# WHAT THE TASK REQUIRES:
Reproduce the passage from the article about the Robert Henri exhibit below, starting at "The sense that" and ending at "20th-century American artist.".
Start of SELECTED TEXT
The child, a little girl with an unruly mop of blond hair, looks alert and smart, her strikingly blue eyes staring as the sun bathes her face and highlights her dress.

The sense that she's been caught in a moment snatched from life is just what painter Robert Henri was after when he sat her in his studio and brushed paint on canvas.

The painting, "The Blue Plaid Dress (Annie)," is in a new exhibit at Mint Museum Uptown in Charlotte.

"From New York to Corrymore: Robert Henri and Ireland" features more than 40 paintings - mostly portraits of children - made by the noted early 20th-century American artist.

Henri (pronounced "hen-RYE") is best known as the leader of the Ashcan School, a group of painters that took art into the streets of urban America, painting barkeeps, prizefighters and dance hall chorines.

But his art encompassed more, and by offering a look at the Irish works for the first time the exhibit gives a fuller sense of his career.

"He was a portraitist at heart," said Jonathan Stuhlman, curator of American art for the Mint. "He loved engaging with people. No one was paying him to do this. He was doing what he loved."

The show has works borrowed from museums and private collectors from around the country. The portrait of "Old Johnnie" from the Baltimore Museum of Art is reunited with "Old Johnnie's Wife" from the Indianapolis Museum of Art.

Not long after he joined the Mint five years ago, an out-of-the-blue phone call hit Stuhlman. Janet LeClair, who lived in Charlotte, wanted to make contact with the museum. An art lover, she also was the great-niece of Robert Henri.
End of SELECTED TEXT
Start of EXTRACTED RECORDS
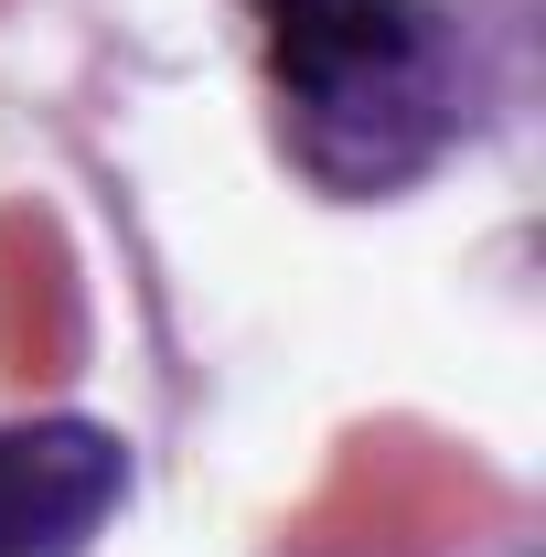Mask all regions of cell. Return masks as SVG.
<instances>
[{
    "instance_id": "1",
    "label": "cell",
    "mask_w": 546,
    "mask_h": 557,
    "mask_svg": "<svg viewBox=\"0 0 546 557\" xmlns=\"http://www.w3.org/2000/svg\"><path fill=\"white\" fill-rule=\"evenodd\" d=\"M278 75V129L311 183L386 194L450 139L461 75L429 0H258Z\"/></svg>"
},
{
    "instance_id": "2",
    "label": "cell",
    "mask_w": 546,
    "mask_h": 557,
    "mask_svg": "<svg viewBox=\"0 0 546 557\" xmlns=\"http://www.w3.org/2000/svg\"><path fill=\"white\" fill-rule=\"evenodd\" d=\"M129 493V450L86 418L0 429V557H75Z\"/></svg>"
}]
</instances>
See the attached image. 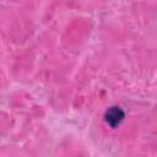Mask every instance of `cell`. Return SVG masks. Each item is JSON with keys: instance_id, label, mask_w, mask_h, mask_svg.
Here are the masks:
<instances>
[{"instance_id": "6da1fadb", "label": "cell", "mask_w": 157, "mask_h": 157, "mask_svg": "<svg viewBox=\"0 0 157 157\" xmlns=\"http://www.w3.org/2000/svg\"><path fill=\"white\" fill-rule=\"evenodd\" d=\"M124 119V112L119 107H112L105 113V121L112 126L115 128L119 125Z\"/></svg>"}]
</instances>
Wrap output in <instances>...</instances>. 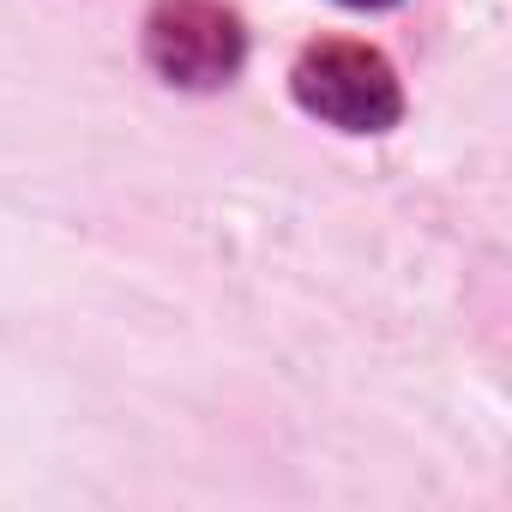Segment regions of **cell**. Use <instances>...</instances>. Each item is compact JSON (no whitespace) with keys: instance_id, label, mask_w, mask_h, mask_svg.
I'll return each mask as SVG.
<instances>
[{"instance_id":"2","label":"cell","mask_w":512,"mask_h":512,"mask_svg":"<svg viewBox=\"0 0 512 512\" xmlns=\"http://www.w3.org/2000/svg\"><path fill=\"white\" fill-rule=\"evenodd\" d=\"M145 61L181 91H217L247 61L241 13L223 0H157L145 19Z\"/></svg>"},{"instance_id":"1","label":"cell","mask_w":512,"mask_h":512,"mask_svg":"<svg viewBox=\"0 0 512 512\" xmlns=\"http://www.w3.org/2000/svg\"><path fill=\"white\" fill-rule=\"evenodd\" d=\"M290 91L314 121L344 127V133H386L404 115V91H398L392 61L368 43H350V37L308 43L296 73H290Z\"/></svg>"},{"instance_id":"3","label":"cell","mask_w":512,"mask_h":512,"mask_svg":"<svg viewBox=\"0 0 512 512\" xmlns=\"http://www.w3.org/2000/svg\"><path fill=\"white\" fill-rule=\"evenodd\" d=\"M344 7H398V0H344Z\"/></svg>"}]
</instances>
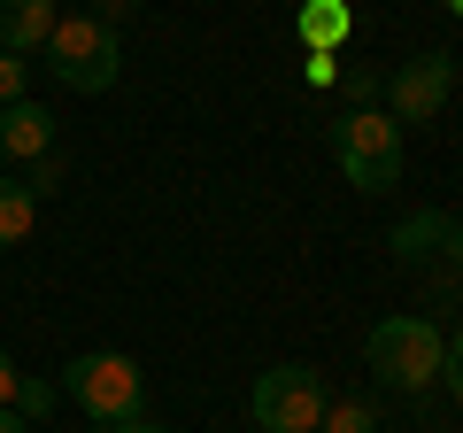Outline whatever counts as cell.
Listing matches in <instances>:
<instances>
[{
    "label": "cell",
    "instance_id": "5b68a950",
    "mask_svg": "<svg viewBox=\"0 0 463 433\" xmlns=\"http://www.w3.org/2000/svg\"><path fill=\"white\" fill-rule=\"evenodd\" d=\"M248 410H255L263 433H317L325 410H332V395H325V380L309 364H270V371H255Z\"/></svg>",
    "mask_w": 463,
    "mask_h": 433
},
{
    "label": "cell",
    "instance_id": "7a4b0ae2",
    "mask_svg": "<svg viewBox=\"0 0 463 433\" xmlns=\"http://www.w3.org/2000/svg\"><path fill=\"white\" fill-rule=\"evenodd\" d=\"M62 387L78 395V410L93 418V426H109V433L139 426V402H147V371H139L132 356H116V349L78 356V364L62 371Z\"/></svg>",
    "mask_w": 463,
    "mask_h": 433
},
{
    "label": "cell",
    "instance_id": "30bf717a",
    "mask_svg": "<svg viewBox=\"0 0 463 433\" xmlns=\"http://www.w3.org/2000/svg\"><path fill=\"white\" fill-rule=\"evenodd\" d=\"M32 225H39V201H32V186L0 170V248H24V240H32Z\"/></svg>",
    "mask_w": 463,
    "mask_h": 433
},
{
    "label": "cell",
    "instance_id": "6da1fadb",
    "mask_svg": "<svg viewBox=\"0 0 463 433\" xmlns=\"http://www.w3.org/2000/svg\"><path fill=\"white\" fill-rule=\"evenodd\" d=\"M47 70L62 93H109L116 70H124V47H116L109 16H62L47 32Z\"/></svg>",
    "mask_w": 463,
    "mask_h": 433
},
{
    "label": "cell",
    "instance_id": "ac0fdd59",
    "mask_svg": "<svg viewBox=\"0 0 463 433\" xmlns=\"http://www.w3.org/2000/svg\"><path fill=\"white\" fill-rule=\"evenodd\" d=\"M124 433H163V426H124Z\"/></svg>",
    "mask_w": 463,
    "mask_h": 433
},
{
    "label": "cell",
    "instance_id": "9a60e30c",
    "mask_svg": "<svg viewBox=\"0 0 463 433\" xmlns=\"http://www.w3.org/2000/svg\"><path fill=\"white\" fill-rule=\"evenodd\" d=\"M16 395H24V371H16V356L0 349V410H8V402H16Z\"/></svg>",
    "mask_w": 463,
    "mask_h": 433
},
{
    "label": "cell",
    "instance_id": "d6986e66",
    "mask_svg": "<svg viewBox=\"0 0 463 433\" xmlns=\"http://www.w3.org/2000/svg\"><path fill=\"white\" fill-rule=\"evenodd\" d=\"M448 8H456V16H463V0H448Z\"/></svg>",
    "mask_w": 463,
    "mask_h": 433
},
{
    "label": "cell",
    "instance_id": "7c38bea8",
    "mask_svg": "<svg viewBox=\"0 0 463 433\" xmlns=\"http://www.w3.org/2000/svg\"><path fill=\"white\" fill-rule=\"evenodd\" d=\"M24 78H32V63H24V54H0V109L24 101Z\"/></svg>",
    "mask_w": 463,
    "mask_h": 433
},
{
    "label": "cell",
    "instance_id": "8fae6325",
    "mask_svg": "<svg viewBox=\"0 0 463 433\" xmlns=\"http://www.w3.org/2000/svg\"><path fill=\"white\" fill-rule=\"evenodd\" d=\"M325 433H379V410H371V402H332Z\"/></svg>",
    "mask_w": 463,
    "mask_h": 433
},
{
    "label": "cell",
    "instance_id": "52a82bcc",
    "mask_svg": "<svg viewBox=\"0 0 463 433\" xmlns=\"http://www.w3.org/2000/svg\"><path fill=\"white\" fill-rule=\"evenodd\" d=\"M54 155V117L39 101H8L0 109V163H39Z\"/></svg>",
    "mask_w": 463,
    "mask_h": 433
},
{
    "label": "cell",
    "instance_id": "4fadbf2b",
    "mask_svg": "<svg viewBox=\"0 0 463 433\" xmlns=\"http://www.w3.org/2000/svg\"><path fill=\"white\" fill-rule=\"evenodd\" d=\"M24 186H32V201L62 194V163H54V155H39V163H32V178H24Z\"/></svg>",
    "mask_w": 463,
    "mask_h": 433
},
{
    "label": "cell",
    "instance_id": "8992f818",
    "mask_svg": "<svg viewBox=\"0 0 463 433\" xmlns=\"http://www.w3.org/2000/svg\"><path fill=\"white\" fill-rule=\"evenodd\" d=\"M448 93H456V54L425 47V54H410V63L386 78V117L394 124H432L448 109Z\"/></svg>",
    "mask_w": 463,
    "mask_h": 433
},
{
    "label": "cell",
    "instance_id": "ba28073f",
    "mask_svg": "<svg viewBox=\"0 0 463 433\" xmlns=\"http://www.w3.org/2000/svg\"><path fill=\"white\" fill-rule=\"evenodd\" d=\"M54 24H62V8H54V0H0V54L47 47Z\"/></svg>",
    "mask_w": 463,
    "mask_h": 433
},
{
    "label": "cell",
    "instance_id": "277c9868",
    "mask_svg": "<svg viewBox=\"0 0 463 433\" xmlns=\"http://www.w3.org/2000/svg\"><path fill=\"white\" fill-rule=\"evenodd\" d=\"M332 155H340L347 186L355 194H386V186H402V124L386 117V109H355V117L332 124Z\"/></svg>",
    "mask_w": 463,
    "mask_h": 433
},
{
    "label": "cell",
    "instance_id": "5bb4252c",
    "mask_svg": "<svg viewBox=\"0 0 463 433\" xmlns=\"http://www.w3.org/2000/svg\"><path fill=\"white\" fill-rule=\"evenodd\" d=\"M440 380H448V395L463 402V325H456V341H448V356H440Z\"/></svg>",
    "mask_w": 463,
    "mask_h": 433
},
{
    "label": "cell",
    "instance_id": "e0dca14e",
    "mask_svg": "<svg viewBox=\"0 0 463 433\" xmlns=\"http://www.w3.org/2000/svg\"><path fill=\"white\" fill-rule=\"evenodd\" d=\"M0 433H24V426H16V418H8V410H0Z\"/></svg>",
    "mask_w": 463,
    "mask_h": 433
},
{
    "label": "cell",
    "instance_id": "9c48e42d",
    "mask_svg": "<svg viewBox=\"0 0 463 433\" xmlns=\"http://www.w3.org/2000/svg\"><path fill=\"white\" fill-rule=\"evenodd\" d=\"M294 32H301V47H309V54H340L347 32H355V8H347V0H301Z\"/></svg>",
    "mask_w": 463,
    "mask_h": 433
},
{
    "label": "cell",
    "instance_id": "2e32d148",
    "mask_svg": "<svg viewBox=\"0 0 463 433\" xmlns=\"http://www.w3.org/2000/svg\"><path fill=\"white\" fill-rule=\"evenodd\" d=\"M309 85H340V54H309V70H301Z\"/></svg>",
    "mask_w": 463,
    "mask_h": 433
},
{
    "label": "cell",
    "instance_id": "3957f363",
    "mask_svg": "<svg viewBox=\"0 0 463 433\" xmlns=\"http://www.w3.org/2000/svg\"><path fill=\"white\" fill-rule=\"evenodd\" d=\"M364 356H371V371H379L386 387L425 395V387L440 380L448 341H440V325H432V317H379V325H371V341H364Z\"/></svg>",
    "mask_w": 463,
    "mask_h": 433
}]
</instances>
End of EXTRACTED RECORDS
# WORKED SOLUTION:
The sense that she's been caught in a moment snatched from life is just what painter Robert Henri was after when he sat her in his studio and brushed paint on canvas.

The painting, "The Blue Plaid Dress (Annie)," is in a new exhibit at Mint Museum Uptown in Charlotte.

"From New York to Corrymore: Robert Henri and Ireland" features more than 40 paintings - mostly portraits of children - made by the noted early 20th-century American artist.